La rumeur voulait que les Slausons comme les Choppers soient sur le sentier de la guerre pour me faire la peau ; s’ils échouaient, Crawford et Willis Johnson étaient les suivants sur la liste. Getchell voulait que je ne sois plus dans leur ligne de mire jusqu’à ce qu’ils se calment, aussi m’affecta-t-il à un secteur aux limites ouest de la division.
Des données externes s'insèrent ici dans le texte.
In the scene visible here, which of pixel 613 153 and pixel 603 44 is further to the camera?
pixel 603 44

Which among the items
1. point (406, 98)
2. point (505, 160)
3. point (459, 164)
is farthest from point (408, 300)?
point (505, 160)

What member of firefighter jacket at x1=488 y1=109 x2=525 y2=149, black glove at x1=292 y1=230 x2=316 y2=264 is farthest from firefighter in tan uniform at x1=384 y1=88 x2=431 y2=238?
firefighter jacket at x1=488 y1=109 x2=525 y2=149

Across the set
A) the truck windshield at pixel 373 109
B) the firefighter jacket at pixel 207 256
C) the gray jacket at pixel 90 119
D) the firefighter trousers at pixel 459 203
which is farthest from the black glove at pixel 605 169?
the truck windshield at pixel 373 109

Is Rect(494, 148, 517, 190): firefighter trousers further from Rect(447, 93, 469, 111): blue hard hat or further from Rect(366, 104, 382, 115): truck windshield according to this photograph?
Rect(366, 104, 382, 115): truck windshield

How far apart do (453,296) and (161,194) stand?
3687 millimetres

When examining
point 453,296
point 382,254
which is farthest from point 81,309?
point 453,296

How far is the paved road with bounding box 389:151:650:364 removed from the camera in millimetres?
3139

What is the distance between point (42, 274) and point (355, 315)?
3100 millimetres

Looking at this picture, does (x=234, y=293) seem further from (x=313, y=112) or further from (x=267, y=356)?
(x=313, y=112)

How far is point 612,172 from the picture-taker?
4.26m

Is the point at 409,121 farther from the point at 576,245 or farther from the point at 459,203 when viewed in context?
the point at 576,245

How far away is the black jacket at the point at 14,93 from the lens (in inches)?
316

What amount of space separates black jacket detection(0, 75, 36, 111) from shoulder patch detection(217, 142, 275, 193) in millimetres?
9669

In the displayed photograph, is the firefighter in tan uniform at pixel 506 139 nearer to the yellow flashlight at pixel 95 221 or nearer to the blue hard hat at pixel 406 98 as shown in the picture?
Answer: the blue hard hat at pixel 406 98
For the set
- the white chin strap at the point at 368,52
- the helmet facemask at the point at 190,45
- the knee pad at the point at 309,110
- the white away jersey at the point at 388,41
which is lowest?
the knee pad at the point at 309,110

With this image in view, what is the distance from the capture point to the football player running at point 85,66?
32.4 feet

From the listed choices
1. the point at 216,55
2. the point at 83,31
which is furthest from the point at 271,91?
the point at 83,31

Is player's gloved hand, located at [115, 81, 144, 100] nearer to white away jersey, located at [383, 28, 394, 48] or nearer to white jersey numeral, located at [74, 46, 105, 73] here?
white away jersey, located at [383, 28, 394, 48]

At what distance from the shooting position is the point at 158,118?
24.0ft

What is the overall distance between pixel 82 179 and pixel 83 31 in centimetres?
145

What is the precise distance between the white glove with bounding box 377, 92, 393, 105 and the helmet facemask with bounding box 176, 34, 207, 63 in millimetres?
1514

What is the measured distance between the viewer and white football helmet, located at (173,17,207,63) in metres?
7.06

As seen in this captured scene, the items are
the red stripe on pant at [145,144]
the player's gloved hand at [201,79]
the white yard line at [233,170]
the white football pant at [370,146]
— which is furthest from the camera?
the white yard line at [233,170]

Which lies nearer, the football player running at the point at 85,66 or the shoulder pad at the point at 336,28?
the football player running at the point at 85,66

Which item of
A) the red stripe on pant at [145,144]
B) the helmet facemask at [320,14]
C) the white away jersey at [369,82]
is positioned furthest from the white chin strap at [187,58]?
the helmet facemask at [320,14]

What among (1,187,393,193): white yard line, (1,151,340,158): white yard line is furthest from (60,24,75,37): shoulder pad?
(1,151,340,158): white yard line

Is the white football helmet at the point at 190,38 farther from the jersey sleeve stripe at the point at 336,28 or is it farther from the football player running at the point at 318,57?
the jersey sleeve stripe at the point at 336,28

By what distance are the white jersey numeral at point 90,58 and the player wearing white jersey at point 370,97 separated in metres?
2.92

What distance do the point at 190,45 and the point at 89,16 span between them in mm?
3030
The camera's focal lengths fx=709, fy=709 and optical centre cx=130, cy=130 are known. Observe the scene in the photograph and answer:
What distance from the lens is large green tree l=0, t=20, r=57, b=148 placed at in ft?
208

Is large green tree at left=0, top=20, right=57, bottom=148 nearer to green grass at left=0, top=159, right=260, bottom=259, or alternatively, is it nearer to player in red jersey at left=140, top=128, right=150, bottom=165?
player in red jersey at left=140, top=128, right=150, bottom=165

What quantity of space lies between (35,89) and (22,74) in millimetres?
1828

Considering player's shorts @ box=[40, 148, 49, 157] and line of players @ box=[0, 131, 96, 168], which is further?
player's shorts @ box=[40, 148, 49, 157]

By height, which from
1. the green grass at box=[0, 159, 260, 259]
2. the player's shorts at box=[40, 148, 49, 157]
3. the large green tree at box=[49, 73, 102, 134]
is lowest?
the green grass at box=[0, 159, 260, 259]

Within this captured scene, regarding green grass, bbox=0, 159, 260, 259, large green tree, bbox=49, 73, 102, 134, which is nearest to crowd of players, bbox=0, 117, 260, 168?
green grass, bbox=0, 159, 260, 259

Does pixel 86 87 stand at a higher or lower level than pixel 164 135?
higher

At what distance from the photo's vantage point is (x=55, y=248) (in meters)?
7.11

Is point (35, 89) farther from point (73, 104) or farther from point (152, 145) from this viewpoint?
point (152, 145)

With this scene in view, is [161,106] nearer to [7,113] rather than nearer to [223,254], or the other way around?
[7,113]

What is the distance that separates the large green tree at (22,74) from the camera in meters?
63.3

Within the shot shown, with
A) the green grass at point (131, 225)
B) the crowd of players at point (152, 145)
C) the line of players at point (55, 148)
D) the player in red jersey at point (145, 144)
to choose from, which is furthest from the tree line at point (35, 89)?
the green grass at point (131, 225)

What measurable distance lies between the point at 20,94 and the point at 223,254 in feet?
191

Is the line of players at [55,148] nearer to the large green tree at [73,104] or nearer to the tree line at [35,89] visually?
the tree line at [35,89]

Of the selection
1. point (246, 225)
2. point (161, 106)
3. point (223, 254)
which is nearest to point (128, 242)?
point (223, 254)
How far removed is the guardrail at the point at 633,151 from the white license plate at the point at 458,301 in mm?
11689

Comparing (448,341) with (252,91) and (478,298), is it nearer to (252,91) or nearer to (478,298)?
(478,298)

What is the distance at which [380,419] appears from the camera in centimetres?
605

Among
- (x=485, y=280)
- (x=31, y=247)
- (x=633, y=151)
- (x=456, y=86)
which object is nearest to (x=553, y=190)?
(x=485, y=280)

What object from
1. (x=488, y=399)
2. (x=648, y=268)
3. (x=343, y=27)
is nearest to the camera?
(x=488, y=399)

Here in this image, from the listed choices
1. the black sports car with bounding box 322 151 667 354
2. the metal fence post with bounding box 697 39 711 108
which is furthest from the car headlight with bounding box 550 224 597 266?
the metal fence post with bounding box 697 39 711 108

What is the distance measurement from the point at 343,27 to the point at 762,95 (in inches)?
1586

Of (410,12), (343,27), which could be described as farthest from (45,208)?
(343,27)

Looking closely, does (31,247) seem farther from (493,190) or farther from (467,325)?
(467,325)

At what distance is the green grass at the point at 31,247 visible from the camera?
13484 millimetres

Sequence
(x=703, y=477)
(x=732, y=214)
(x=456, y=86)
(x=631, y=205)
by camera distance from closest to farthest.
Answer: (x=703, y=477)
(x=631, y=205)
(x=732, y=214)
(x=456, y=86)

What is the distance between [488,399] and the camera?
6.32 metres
Ma nouvelle ronde était une invitation à l’ennui. Blancs et Noirs mélangés, petites usines et maisons proprettes, si vous vouliez de l’action, vous pouviez au mieux espérer quelques conducteurs ivres et des putains auto-stoppeuses racolant les automobilistes pour tâcher de se faire quelques thunes en passant, avant de rejoindre les boîtes à dope de Négroville. J’arrêtais des conducteurs en état d’ivresse, je contrecarrais des rencontres amoureuses en allumant mes gyrophares, rédigeais des procès-verbaux pour excès de vitesse à la pelle et, de façon générale, je traînais dans les rues à la recherche de tout ce qui pouvait sortir de l’ordinaire. Les restaurants drive-in poussaient comme des champignons sur Hoover et Vermont, des trucs modernes à paillettes où l’on pouvait manger dans sa voiture et écouter de la musique grâce aux haut-parleurs fixés aux montants des fenêtres. Je passais des heures dans ma voiture, du be-bop de K.G.F.J. plein les oreilles, mon émetteur-récepteur en sourdine au cas où surviendrait quelque chose de sérieux. Je gardais les yeux sur la rue tout en écoutant, assis dans ma voiture, cherchant à repérer des racoleuses blanches, en me disant que si j’en voyais ressemblant à Betty Short, j’irais les avertir que la 39e et Norton n’étaient qu’à quelques kilomètres de distance et je les exhorterais à être prudentes.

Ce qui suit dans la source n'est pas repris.